Although the law has been in existence for many years, it is only recently that we’ve seen major developments in the area of
intangible properties. Two recent cases, SHC Half Moon Bay and Elk Hill Powers provided us with much needed clarification
and guidance in this area.
Intangible property is not assessable for property tax purposes and is not taxable for transfer tax purposes in California. A seller
of a $100 million franchised hotel can “carve out” as much as 25% of the sales price to be excluded from transfer tax basis for
the seller and be excluded from property tax basis for the buyer. Both the buyer and seller can save hundreds of thousands of
dollars of transfer and property taxes. Preferably, the intangible value study is done before the sale.
Can property tax laws and rules be misinterpreted?
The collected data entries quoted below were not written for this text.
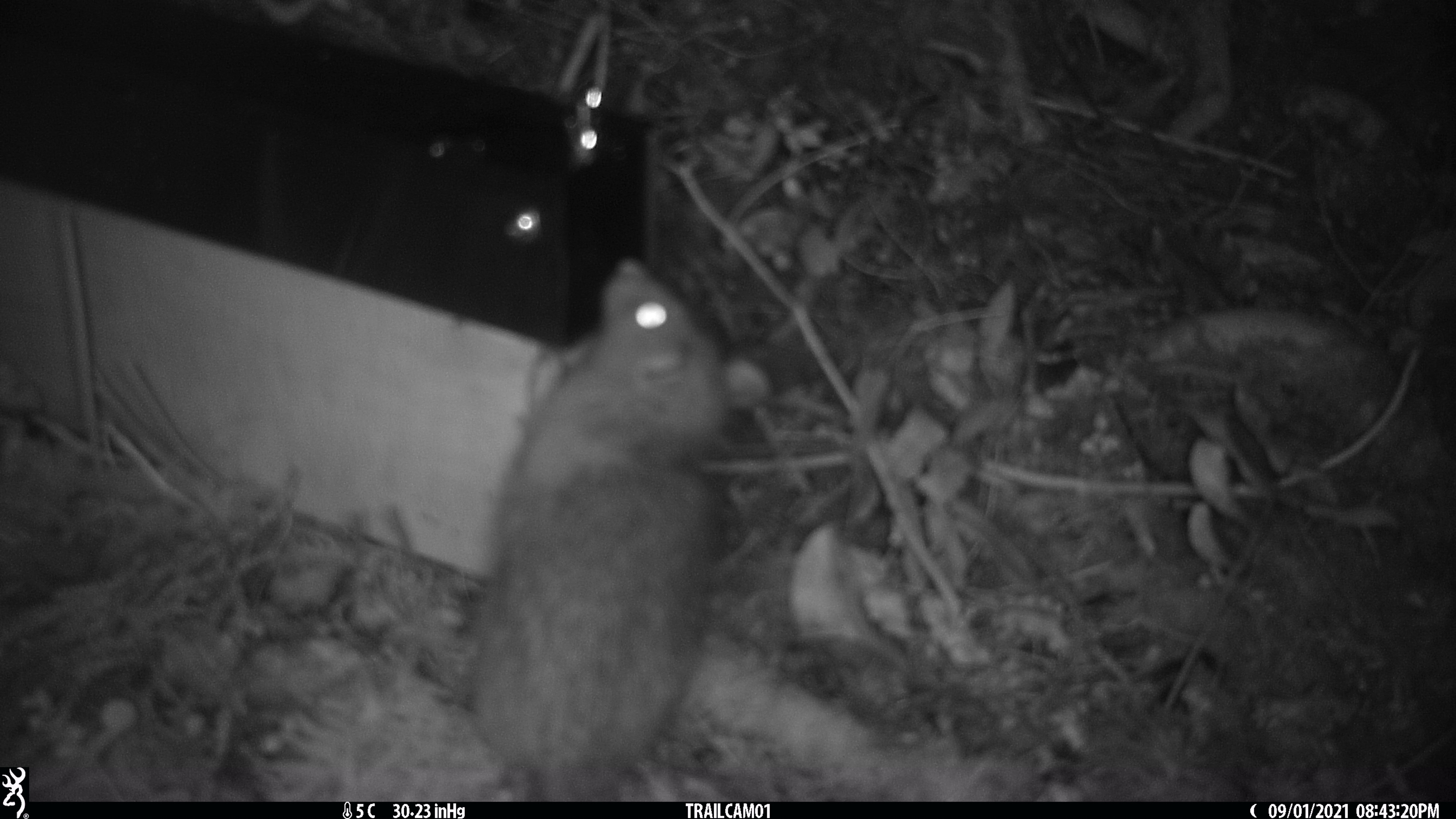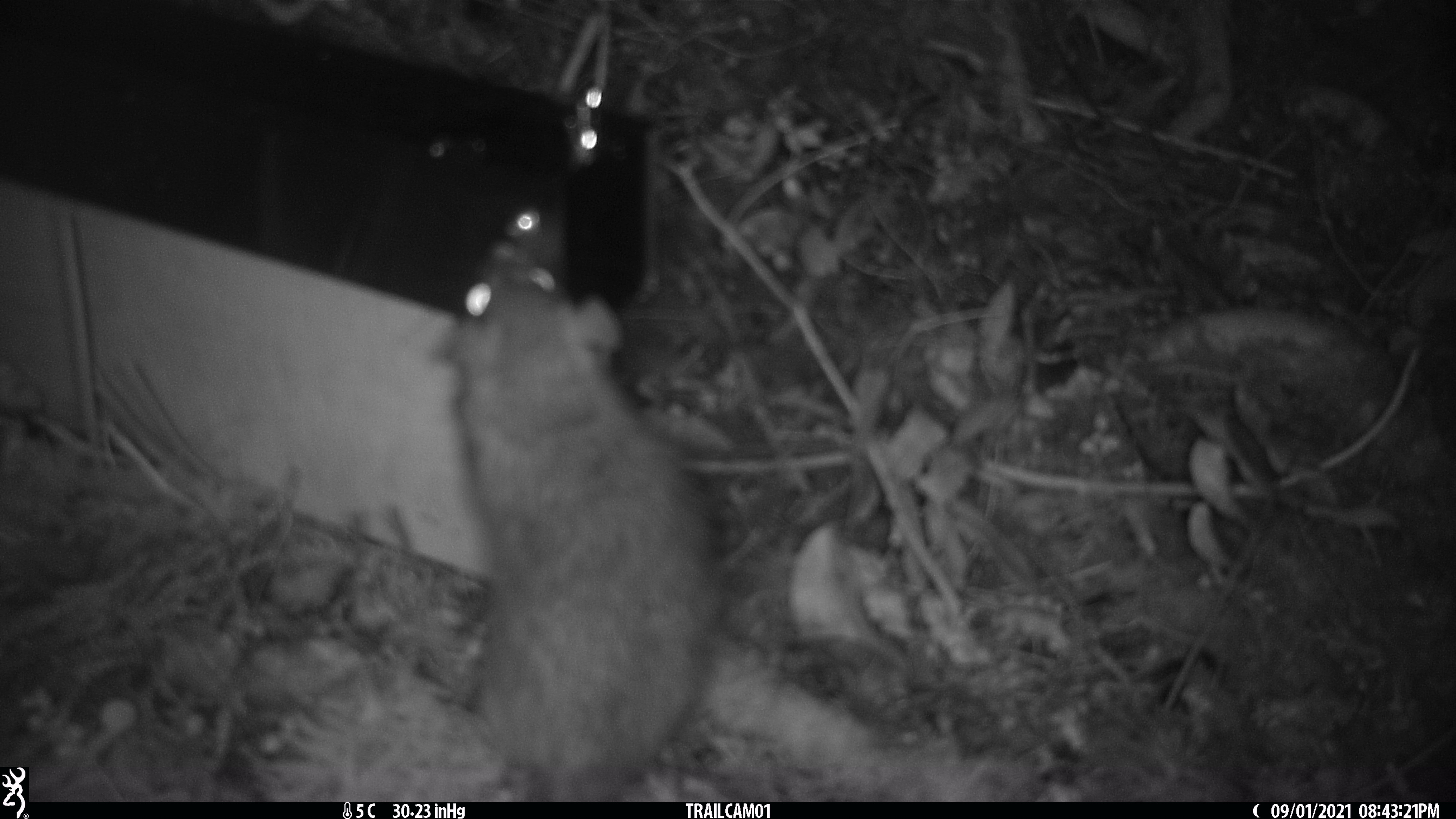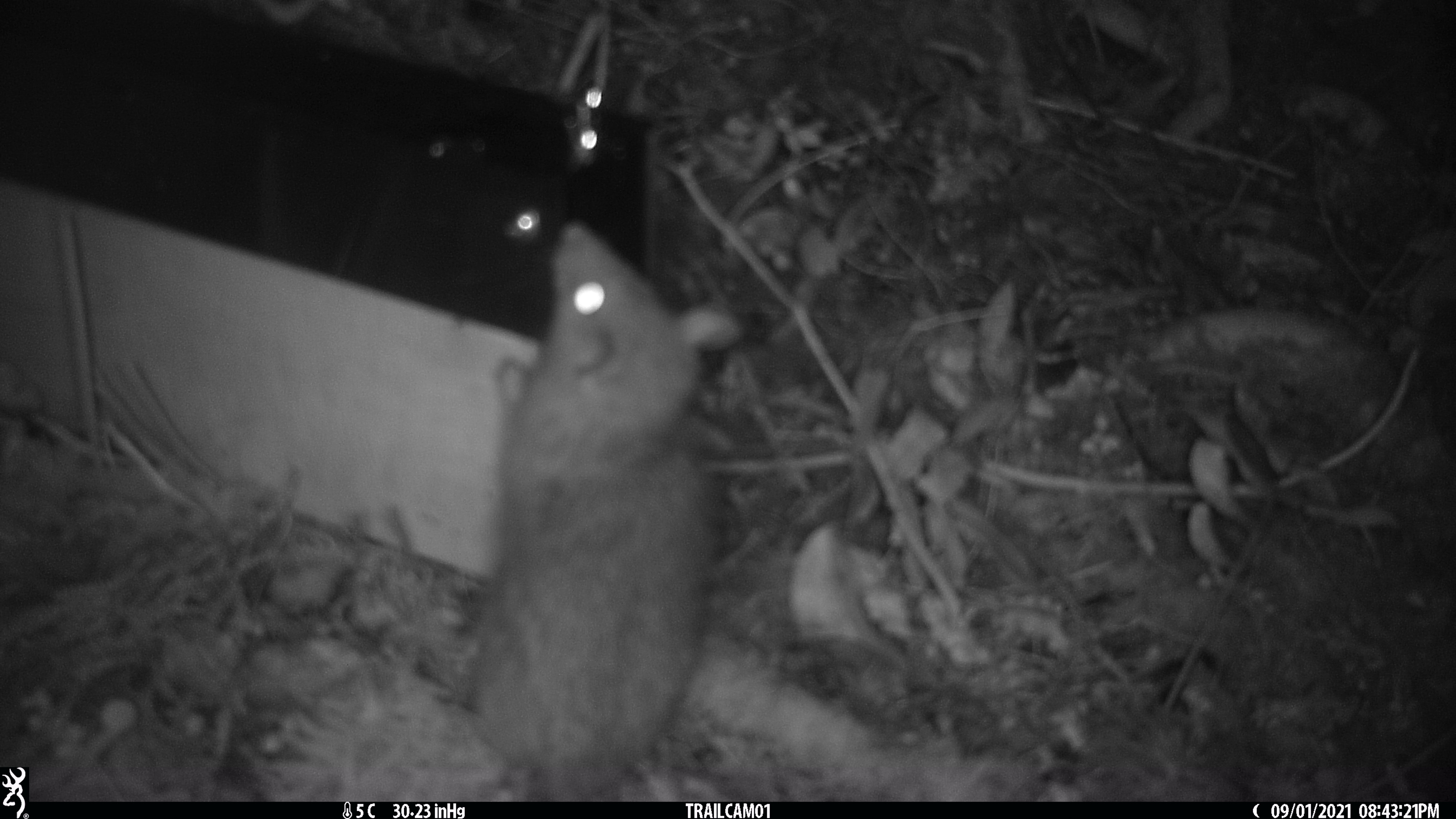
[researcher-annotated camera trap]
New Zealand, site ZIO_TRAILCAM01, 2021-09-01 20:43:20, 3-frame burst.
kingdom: Animalia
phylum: Chordata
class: Mammalia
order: Rodentia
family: Muridae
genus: Rattus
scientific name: Rattus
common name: rat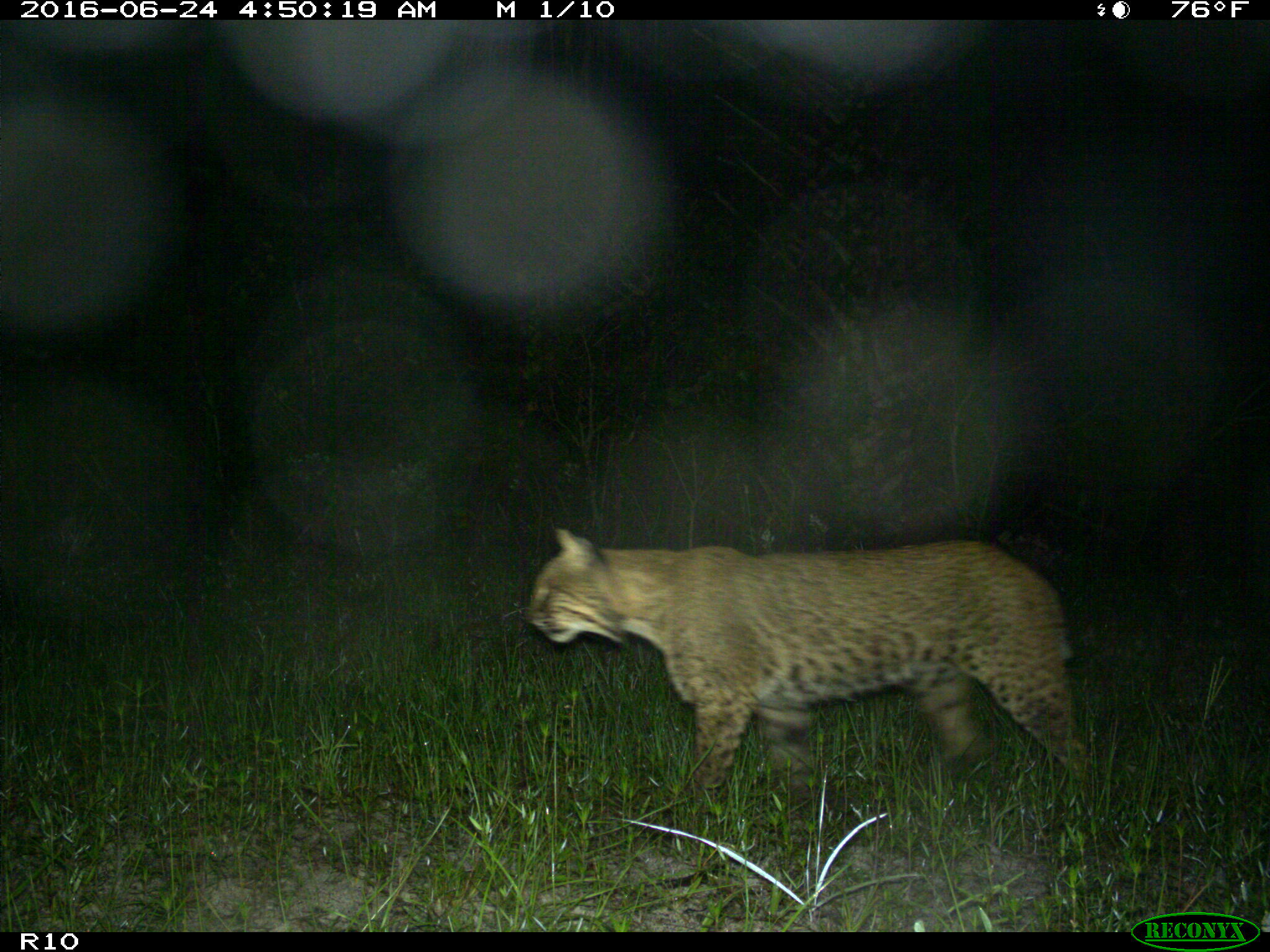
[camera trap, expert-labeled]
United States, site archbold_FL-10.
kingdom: Animalia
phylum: Chordata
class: Mammalia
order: Carnivora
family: Felidae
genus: Lynx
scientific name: Lynx rufus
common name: bobcat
Lynx rufus (bobcat).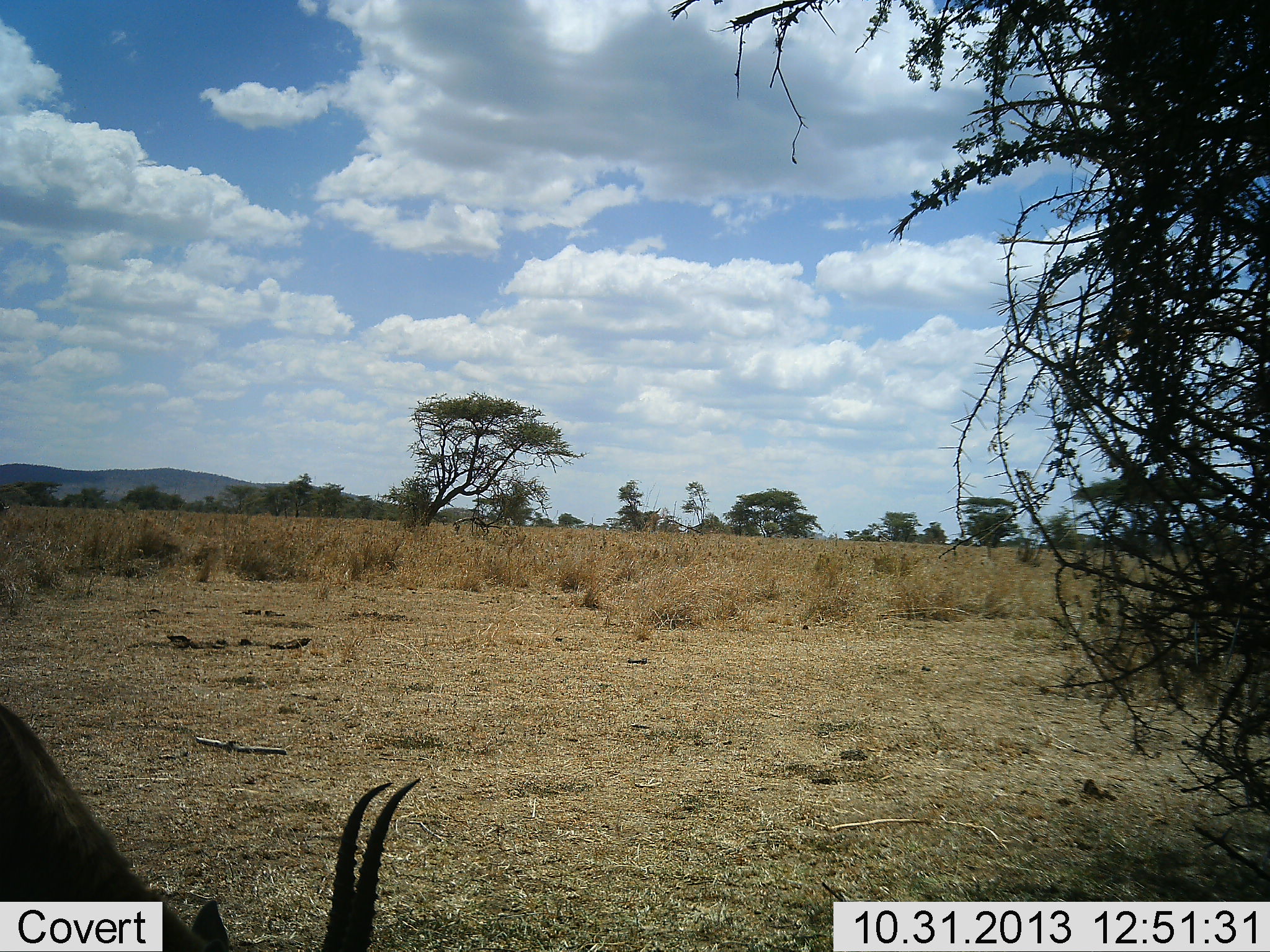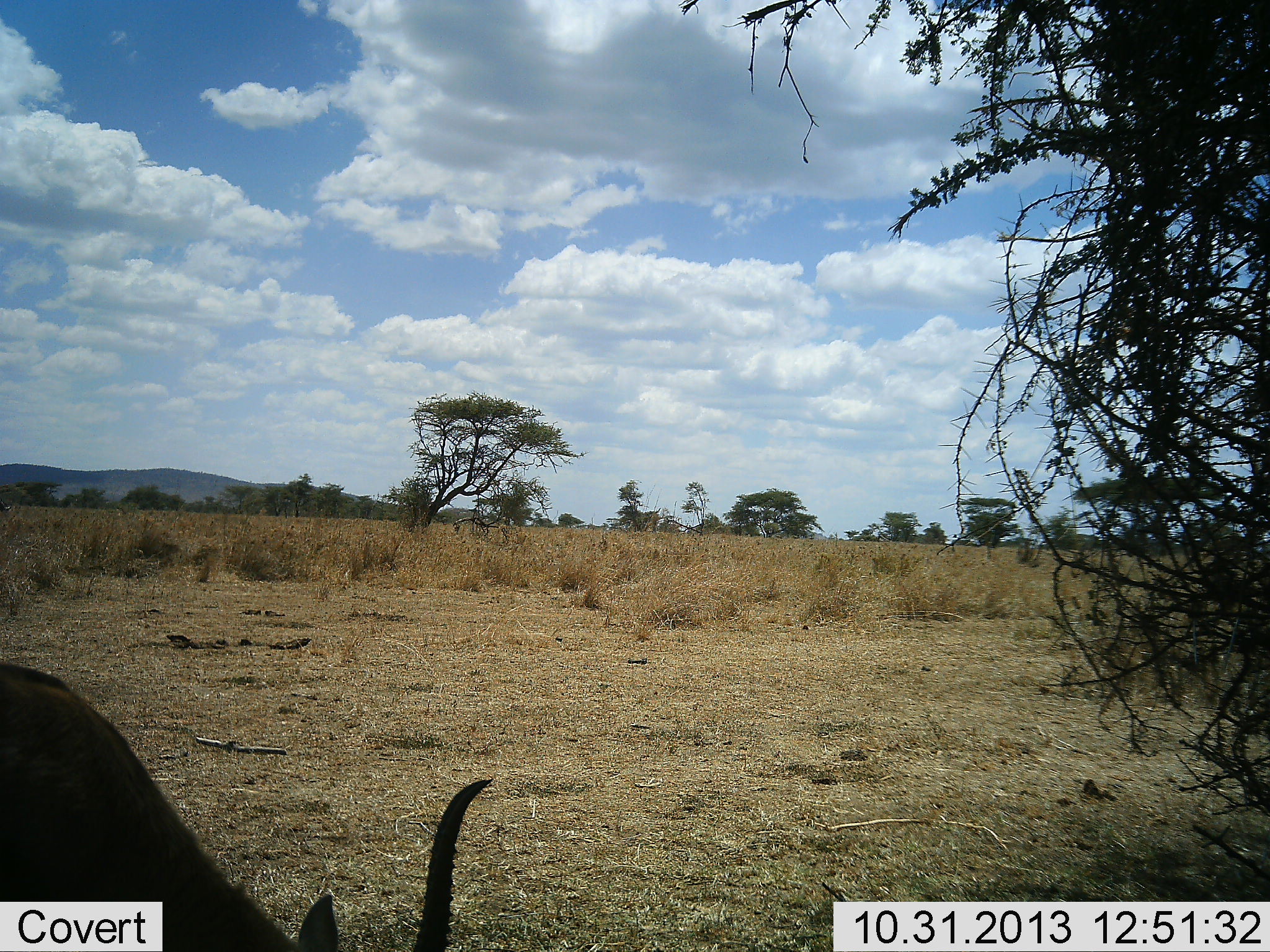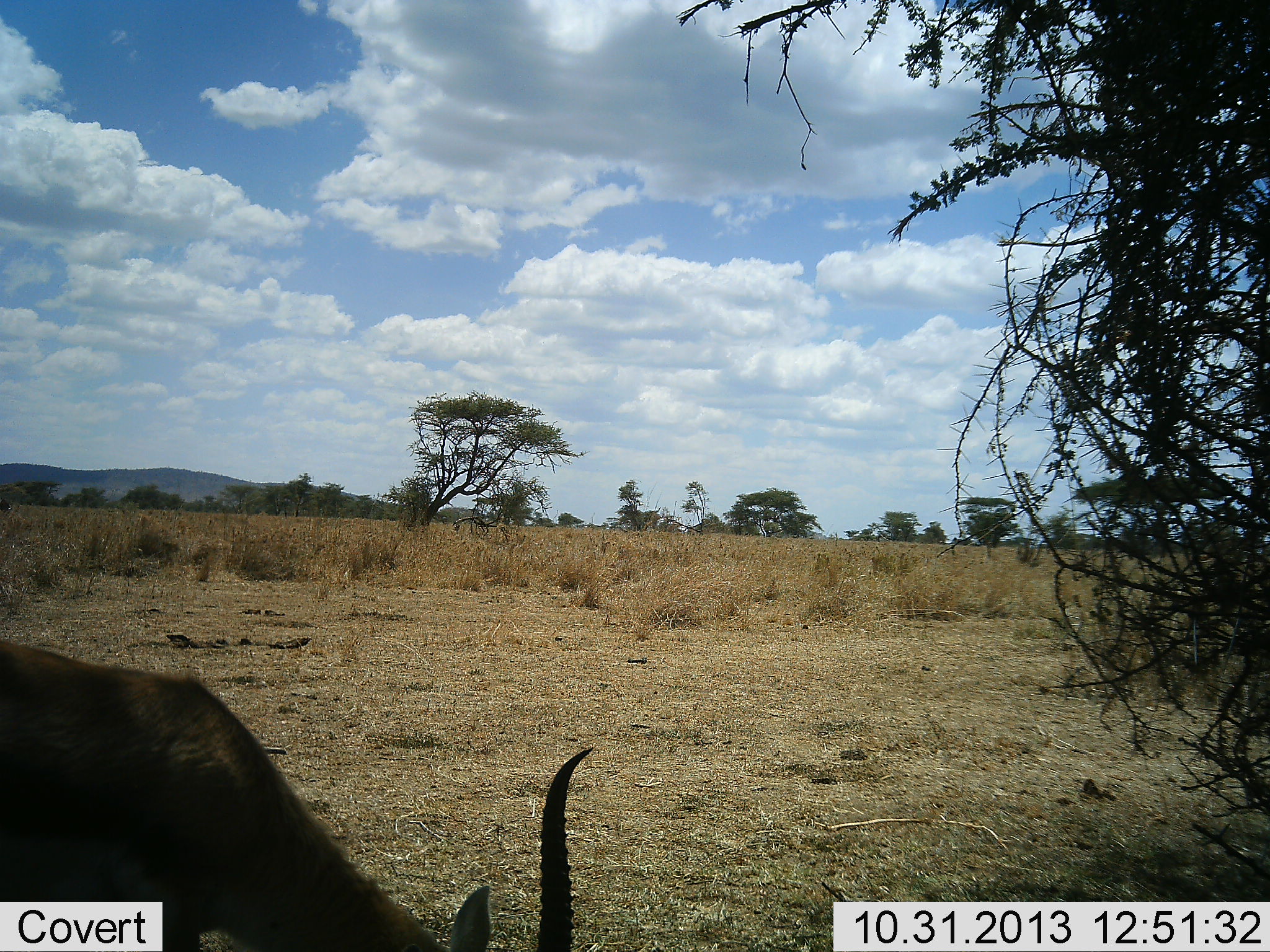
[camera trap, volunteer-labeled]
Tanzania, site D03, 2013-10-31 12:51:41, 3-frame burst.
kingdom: Animalia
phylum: Chordata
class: Mammalia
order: Artiodactyla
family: Bovidae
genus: Eudorcas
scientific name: Eudorcas thomsonii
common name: thomson's gazelle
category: gazellethomsons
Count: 1.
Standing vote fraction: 0%.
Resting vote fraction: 0%.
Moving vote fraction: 25%.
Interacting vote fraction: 0%.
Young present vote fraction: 0%.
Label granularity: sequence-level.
It happens more than one might think. Property tax laws, perhaps more than other type of tax laws, are subject to interpretation.
Two readers reading the same passage may reach different conclusions. Even established laws like Prop 13 may be forgotten
if a property tax appraiser is not careful. He may attribute value increase to a portion of the property, such as land, that is not
subject to re-appraisal. Property owners should engage experienced consultants to carefully go through assessment records
to look for errors, omissions or misinterpretations of the law that may cause over or even double assessments.
Many of our clients constructed or renovated properties in the last few
years. Are there any opportunities?
Yes. The first thing to remember is cost does not always equal value and value is the basis of assessment. There are at least
two concepts here. First, cost is the sum of an owner’s expenditures, a consumption concept. But value is what a buyer is
willing to pay, an exchange concept. Second, certain code compliant related costs are not assessable by law. It is critical to
keep detailed construction or renovation cost records, so a segregation analysis for assessment purposes can be done later.
It is equally critical to ask: can the assessment be lower than the cost?
To exclude certain construction costs, an owner has to timely file claims for exclusion from new construction.
How can our clients realize maximum sales proceeds by minimizing the
buyer’s property taxes?
Typically when property sells, a buyer pays higher property taxes than the seller. However, the buyer’s taxes can be kept at the
seller’s level if the circumstances are right.
An asset owned by an institutional client will typically hold the title in a legal entity. If the ownership of that entity can be sold
to multiple parties that do not have the same composition of owners so no party gets more than a controlling interest (>50%),
then there is no change in ownership due to the sale.